Explore the material:
(1) Reproduce word for word the stretch of the mask-wearing essay from "So, I say to" through "gathering place maskless?".
(2) Write what comes next in the essay about wearing masks during COVID-19, picking up after its final sentence.

====== Text passage

So, I say to self, “Self, be a good citizen and wear a mask when you are out because it protects others.” As I make my supply runs to Lowes, Walmart, and grocery stores over the three months of the COVID emergency, I notice that the large majority of people are not wearing masks, nor are they in any particular hurry to social distance, as I witnessed an entire family invade a gentleman’s personal space at the Deli counter of my local Ingle’s. As he would try to step back from them, they would press forward. Logically, if the medical community says that I am protecting others when I wear a mask, then what am I to think of those who come to an “essential” gathering place maskless? 

Even if you don’t believe the medical community, do you think about what it says to your neighbor when you do things that they think might jeopardize their health? I have worn mine because I want to send that message. I care about others so I will tolerate that mask. I even had my sister-in-law make me a comfortable one so I don’t leave home without it. 

In Phase Two of reopening in North Carolina and at the Eastern Band of Cherokee Indians, we are beginning to see the long-range impact of COVID-19. Ramping industry back up and rebuilding revenue streams may be a years’ long process. Community faith in health safety will be a staggered process and will be based on individuals deciding when they are comfortable resuming “normal” contact with the outside world.

============
====== Data

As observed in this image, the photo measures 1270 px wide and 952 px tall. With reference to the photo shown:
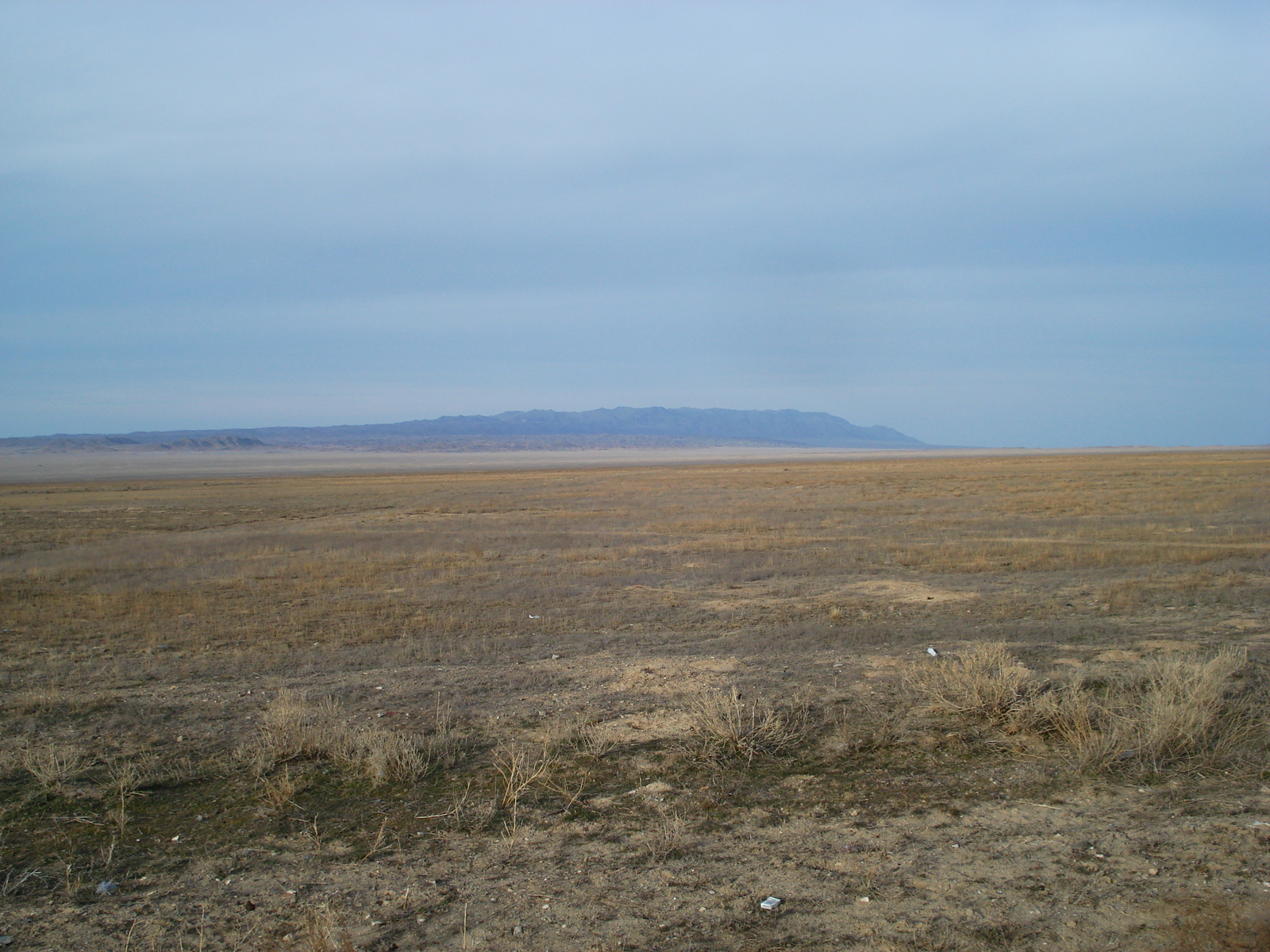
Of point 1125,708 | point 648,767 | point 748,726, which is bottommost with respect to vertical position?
point 648,767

============

Answers by item number:
(1)
So, I say to self, “Self, be a good citizen and wear a mask when you are out because it protects others.” As I make my supply runs to Lowes, Walmart, and grocery stores over the three months of the COVID emergency, I notice that the large majority of people are not wearing masks, nor are they in any particular hurry to social distance, as I witnessed an entire family invade a gentleman’s personal space at the Deli counter of my local Ingle’s. As he would try to step back from them, they would press forward. Logically, if the medical community says that I am protecting others when I wear a mask, then what am I to think of those who come to an “essential” gathering place maskless?

(2)
There is no vaccine for COVID-19. Until there is, there will likely be some form of governmental or societal restriction on human contact. Natural immunity build-up will likely take longer than getting a vaccine, because it is hard for a community to build resistance to something that they are sheltering in place to keep from contracting. And, if restrictions remain in place, economic challenges will also remain. 

National media has been promoting a unity message of “We are all in this together”. I wish it were so. But, I see people, as stated above, showing little or no concern for others as they congregate using no social distancing and taking no preventative measures against COVID. I see rich celebrities in their highly-guarded mansions talking about caring for each other while I watch the homeless and poverty-stricken scramble for food and walk the streets maskless, and having no choice but to huddle together for food and clothing. 

I think our response to the COVID crisis says more about us as a society and has more long-term impact than the virus itself. Federal and state politicians playing the blame game. People being told that they can slow down the spread and save the elderly and chronically ill from a slow and painful death, and those people ignoring the guidelines. People choosing momentary happiness over public safety. Arbitrary regulations stating that, at various stages and for example, institutions like churches are non-essential and legally banned from meeting but the ABC Store has remained open as an essential business throughout the crisis.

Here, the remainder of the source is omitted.